## start
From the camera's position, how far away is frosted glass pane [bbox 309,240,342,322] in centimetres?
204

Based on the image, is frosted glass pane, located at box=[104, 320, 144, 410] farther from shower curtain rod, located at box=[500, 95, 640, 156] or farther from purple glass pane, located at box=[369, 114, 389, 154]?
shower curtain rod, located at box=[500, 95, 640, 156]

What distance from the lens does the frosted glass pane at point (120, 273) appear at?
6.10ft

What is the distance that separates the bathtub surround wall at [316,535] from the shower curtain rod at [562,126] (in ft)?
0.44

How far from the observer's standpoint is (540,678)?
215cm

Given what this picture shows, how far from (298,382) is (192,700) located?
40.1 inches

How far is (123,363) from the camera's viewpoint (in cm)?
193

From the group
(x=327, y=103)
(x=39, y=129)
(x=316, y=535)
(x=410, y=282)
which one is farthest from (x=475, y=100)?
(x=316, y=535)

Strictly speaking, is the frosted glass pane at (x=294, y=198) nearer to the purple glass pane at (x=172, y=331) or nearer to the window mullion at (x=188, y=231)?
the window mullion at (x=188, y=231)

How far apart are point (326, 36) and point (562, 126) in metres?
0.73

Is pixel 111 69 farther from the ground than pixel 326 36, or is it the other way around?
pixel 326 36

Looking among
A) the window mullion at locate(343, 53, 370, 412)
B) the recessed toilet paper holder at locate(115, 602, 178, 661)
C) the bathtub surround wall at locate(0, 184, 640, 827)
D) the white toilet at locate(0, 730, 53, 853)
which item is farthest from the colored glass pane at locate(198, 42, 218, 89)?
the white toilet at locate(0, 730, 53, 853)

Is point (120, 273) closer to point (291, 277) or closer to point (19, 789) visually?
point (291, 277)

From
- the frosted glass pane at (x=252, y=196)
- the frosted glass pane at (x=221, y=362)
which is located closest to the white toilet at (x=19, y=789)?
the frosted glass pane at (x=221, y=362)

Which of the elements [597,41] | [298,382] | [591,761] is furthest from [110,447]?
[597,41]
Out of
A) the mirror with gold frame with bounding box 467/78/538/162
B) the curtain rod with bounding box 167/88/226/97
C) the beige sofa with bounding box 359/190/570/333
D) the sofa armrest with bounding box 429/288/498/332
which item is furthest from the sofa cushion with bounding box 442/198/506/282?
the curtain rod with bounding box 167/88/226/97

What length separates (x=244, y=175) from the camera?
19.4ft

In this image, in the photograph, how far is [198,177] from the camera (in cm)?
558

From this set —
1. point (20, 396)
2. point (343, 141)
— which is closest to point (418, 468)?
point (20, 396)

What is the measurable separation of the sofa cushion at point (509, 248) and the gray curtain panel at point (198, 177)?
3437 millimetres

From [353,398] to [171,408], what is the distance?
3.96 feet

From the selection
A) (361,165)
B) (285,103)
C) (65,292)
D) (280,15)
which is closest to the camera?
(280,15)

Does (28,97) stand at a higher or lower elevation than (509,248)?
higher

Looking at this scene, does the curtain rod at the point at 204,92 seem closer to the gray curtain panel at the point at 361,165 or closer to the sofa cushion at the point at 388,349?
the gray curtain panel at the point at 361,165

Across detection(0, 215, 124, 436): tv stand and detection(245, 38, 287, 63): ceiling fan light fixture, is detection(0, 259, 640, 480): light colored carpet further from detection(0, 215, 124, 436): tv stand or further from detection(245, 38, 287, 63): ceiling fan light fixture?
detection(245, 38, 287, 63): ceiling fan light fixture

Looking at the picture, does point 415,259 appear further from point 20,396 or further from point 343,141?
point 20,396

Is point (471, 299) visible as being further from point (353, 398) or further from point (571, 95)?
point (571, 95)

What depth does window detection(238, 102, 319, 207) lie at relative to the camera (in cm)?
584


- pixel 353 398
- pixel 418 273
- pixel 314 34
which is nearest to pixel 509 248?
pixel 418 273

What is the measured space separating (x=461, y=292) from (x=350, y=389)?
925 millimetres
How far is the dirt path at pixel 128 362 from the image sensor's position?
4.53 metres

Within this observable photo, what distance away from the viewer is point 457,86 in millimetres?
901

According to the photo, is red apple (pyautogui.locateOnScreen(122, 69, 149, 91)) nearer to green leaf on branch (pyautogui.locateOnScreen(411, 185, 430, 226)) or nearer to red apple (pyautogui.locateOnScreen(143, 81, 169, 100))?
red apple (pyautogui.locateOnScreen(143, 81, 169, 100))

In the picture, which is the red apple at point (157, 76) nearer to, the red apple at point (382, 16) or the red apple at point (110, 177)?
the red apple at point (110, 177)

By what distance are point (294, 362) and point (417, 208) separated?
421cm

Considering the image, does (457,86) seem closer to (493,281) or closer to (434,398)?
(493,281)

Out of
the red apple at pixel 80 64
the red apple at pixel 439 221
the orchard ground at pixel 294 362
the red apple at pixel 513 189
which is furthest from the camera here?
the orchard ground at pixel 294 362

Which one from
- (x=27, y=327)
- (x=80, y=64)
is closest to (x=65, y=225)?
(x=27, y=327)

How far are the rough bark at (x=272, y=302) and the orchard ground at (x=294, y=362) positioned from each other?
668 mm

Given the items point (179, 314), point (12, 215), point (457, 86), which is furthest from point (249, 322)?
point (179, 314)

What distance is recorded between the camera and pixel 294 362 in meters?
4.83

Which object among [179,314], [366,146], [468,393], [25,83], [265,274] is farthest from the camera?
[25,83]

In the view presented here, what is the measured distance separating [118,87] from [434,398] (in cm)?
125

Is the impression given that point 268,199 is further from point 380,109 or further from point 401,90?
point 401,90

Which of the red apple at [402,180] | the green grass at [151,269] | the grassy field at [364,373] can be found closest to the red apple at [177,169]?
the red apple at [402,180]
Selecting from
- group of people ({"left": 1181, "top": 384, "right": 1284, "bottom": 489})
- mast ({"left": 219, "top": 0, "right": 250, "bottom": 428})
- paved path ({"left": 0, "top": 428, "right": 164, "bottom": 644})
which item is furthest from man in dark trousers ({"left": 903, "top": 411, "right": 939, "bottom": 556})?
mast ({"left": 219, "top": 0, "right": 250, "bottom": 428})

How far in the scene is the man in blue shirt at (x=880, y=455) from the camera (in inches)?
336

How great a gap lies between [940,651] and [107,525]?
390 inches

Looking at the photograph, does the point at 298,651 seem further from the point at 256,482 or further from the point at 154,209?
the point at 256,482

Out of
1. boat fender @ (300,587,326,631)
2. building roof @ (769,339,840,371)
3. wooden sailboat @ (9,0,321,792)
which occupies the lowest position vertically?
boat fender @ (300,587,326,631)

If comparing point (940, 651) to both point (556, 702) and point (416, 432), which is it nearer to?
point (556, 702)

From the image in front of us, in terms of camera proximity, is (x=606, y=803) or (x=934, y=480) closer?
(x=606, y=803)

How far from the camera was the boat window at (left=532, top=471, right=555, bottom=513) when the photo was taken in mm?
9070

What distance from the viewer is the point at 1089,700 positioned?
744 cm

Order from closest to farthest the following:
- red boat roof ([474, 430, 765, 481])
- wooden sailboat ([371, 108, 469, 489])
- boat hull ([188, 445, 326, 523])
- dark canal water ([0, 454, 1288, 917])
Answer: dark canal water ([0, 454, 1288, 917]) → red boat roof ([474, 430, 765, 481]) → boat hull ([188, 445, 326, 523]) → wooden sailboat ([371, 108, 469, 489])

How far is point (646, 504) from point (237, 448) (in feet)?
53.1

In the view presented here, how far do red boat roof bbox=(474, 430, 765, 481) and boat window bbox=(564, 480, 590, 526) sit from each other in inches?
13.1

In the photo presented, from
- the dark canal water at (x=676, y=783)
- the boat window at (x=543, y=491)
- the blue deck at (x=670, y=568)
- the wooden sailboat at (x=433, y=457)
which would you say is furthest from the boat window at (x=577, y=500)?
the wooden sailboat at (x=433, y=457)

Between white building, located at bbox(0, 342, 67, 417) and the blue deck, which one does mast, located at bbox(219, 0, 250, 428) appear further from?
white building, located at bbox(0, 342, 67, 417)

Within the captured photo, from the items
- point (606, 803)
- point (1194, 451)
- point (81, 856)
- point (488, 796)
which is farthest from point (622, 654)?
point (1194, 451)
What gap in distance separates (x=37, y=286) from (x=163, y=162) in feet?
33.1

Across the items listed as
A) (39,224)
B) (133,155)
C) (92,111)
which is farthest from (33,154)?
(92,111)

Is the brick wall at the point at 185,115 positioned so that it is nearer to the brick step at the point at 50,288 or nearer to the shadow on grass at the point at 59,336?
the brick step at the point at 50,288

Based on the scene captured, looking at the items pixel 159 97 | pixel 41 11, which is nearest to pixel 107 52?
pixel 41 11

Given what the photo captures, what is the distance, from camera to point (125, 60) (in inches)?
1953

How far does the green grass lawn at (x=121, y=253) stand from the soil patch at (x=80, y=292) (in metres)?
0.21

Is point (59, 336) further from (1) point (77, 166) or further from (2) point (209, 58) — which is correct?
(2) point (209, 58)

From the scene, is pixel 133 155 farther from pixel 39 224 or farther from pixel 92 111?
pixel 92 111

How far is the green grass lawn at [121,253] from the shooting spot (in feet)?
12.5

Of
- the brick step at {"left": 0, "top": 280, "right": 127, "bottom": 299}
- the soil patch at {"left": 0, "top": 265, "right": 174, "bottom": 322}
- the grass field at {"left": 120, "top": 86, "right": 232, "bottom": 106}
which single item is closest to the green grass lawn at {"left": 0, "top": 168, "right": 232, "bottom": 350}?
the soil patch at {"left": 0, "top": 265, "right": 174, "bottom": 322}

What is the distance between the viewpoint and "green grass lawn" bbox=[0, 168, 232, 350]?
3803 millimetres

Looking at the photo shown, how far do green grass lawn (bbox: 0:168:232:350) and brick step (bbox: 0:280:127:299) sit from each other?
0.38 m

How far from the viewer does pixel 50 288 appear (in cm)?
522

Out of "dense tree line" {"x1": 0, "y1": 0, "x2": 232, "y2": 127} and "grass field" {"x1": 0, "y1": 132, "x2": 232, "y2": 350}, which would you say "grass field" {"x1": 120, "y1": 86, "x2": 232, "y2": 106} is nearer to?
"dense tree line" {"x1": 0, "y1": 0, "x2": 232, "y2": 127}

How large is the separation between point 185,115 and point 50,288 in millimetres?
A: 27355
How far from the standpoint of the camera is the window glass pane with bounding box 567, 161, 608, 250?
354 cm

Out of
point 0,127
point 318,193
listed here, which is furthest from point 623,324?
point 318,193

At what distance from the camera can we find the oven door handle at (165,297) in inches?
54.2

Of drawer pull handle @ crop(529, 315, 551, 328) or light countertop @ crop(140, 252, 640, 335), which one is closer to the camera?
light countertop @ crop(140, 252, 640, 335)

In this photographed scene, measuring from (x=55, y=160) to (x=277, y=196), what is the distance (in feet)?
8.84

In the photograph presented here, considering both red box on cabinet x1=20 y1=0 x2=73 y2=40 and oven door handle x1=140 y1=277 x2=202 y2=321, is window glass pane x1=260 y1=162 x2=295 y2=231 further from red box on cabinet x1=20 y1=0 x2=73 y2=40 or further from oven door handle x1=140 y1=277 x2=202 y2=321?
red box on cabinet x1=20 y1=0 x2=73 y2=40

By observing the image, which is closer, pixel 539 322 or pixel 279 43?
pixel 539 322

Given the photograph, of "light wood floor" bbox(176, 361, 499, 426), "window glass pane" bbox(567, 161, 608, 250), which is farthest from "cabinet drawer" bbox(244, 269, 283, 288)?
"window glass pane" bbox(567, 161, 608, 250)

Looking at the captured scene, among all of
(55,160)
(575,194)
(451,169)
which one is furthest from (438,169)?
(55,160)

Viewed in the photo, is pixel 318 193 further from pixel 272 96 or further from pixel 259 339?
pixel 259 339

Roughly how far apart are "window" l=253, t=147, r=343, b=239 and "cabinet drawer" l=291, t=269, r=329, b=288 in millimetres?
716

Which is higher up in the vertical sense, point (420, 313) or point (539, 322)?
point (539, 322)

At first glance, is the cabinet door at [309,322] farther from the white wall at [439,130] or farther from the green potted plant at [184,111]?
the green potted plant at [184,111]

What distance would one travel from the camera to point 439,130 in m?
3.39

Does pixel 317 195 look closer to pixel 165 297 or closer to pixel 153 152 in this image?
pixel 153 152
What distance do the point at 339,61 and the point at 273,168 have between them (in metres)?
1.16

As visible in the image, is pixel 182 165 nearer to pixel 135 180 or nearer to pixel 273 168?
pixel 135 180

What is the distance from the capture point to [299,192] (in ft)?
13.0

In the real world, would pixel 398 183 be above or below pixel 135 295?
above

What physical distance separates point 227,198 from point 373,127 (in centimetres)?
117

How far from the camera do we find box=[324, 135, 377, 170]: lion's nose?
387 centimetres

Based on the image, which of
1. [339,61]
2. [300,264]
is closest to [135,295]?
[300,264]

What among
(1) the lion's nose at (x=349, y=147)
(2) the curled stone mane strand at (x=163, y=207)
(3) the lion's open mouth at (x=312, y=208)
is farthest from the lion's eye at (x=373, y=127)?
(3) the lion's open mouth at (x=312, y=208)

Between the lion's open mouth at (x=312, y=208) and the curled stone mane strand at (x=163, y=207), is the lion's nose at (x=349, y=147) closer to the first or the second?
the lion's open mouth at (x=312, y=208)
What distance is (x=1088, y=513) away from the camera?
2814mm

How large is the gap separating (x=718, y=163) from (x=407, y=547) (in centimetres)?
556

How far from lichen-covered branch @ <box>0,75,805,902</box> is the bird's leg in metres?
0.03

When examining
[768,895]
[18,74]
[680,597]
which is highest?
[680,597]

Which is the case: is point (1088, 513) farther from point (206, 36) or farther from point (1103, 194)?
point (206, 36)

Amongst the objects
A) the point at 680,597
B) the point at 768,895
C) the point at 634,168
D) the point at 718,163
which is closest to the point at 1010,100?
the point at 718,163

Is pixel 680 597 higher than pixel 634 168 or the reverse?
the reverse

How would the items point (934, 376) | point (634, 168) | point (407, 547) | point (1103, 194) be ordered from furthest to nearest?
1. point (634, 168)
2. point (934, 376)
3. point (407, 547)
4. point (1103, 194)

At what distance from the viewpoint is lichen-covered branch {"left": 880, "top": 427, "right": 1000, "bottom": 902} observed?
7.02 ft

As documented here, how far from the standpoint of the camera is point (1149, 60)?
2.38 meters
## end
▶ What this task involves: Output the line that contains "Between the lion's", followed by every later line in the listing, with no line omitted and none added.

▶ Answer to the exercise:
Between the lion's open mouth at (x=312, y=208) and the curled stone mane strand at (x=163, y=207), is the lion's nose at (x=349, y=147) closer to the first or the second?
the lion's open mouth at (x=312, y=208)
What distance is (x=1088, y=513) away from the camera?
2814mm

How large is the gap separating (x=718, y=163) from (x=407, y=547) (in centimetres)?
556

How far from lichen-covered branch @ <box>0,75,805,902</box> is the bird's leg in metres?
0.03

When examining
[768,895]
[18,74]
[680,597]
which is highest?
[680,597]

Which is the case: is point (1088, 513) farther from point (206, 36) or farther from point (1103, 194)?
point (206, 36)

Amongst the objects
A) the point at 680,597
B) the point at 768,895
C) the point at 634,168
D) the point at 718,163
which is closest to the point at 1010,100?
the point at 718,163

Is pixel 680 597 higher than pixel 634 168 or the reverse?
the reverse

How would the items point (934, 376) | point (634, 168) | point (407, 547) | point (1103, 194) be ordered from furthest to nearest?
1. point (634, 168)
2. point (934, 376)
3. point (407, 547)
4. point (1103, 194)

At what distance from the viewpoint is lichen-covered branch {"left": 880, "top": 427, "right": 1000, "bottom": 902} observed?
7.02 ft

As documented here, how far from the standpoint of the camera is point (1149, 60)?
2.38 meters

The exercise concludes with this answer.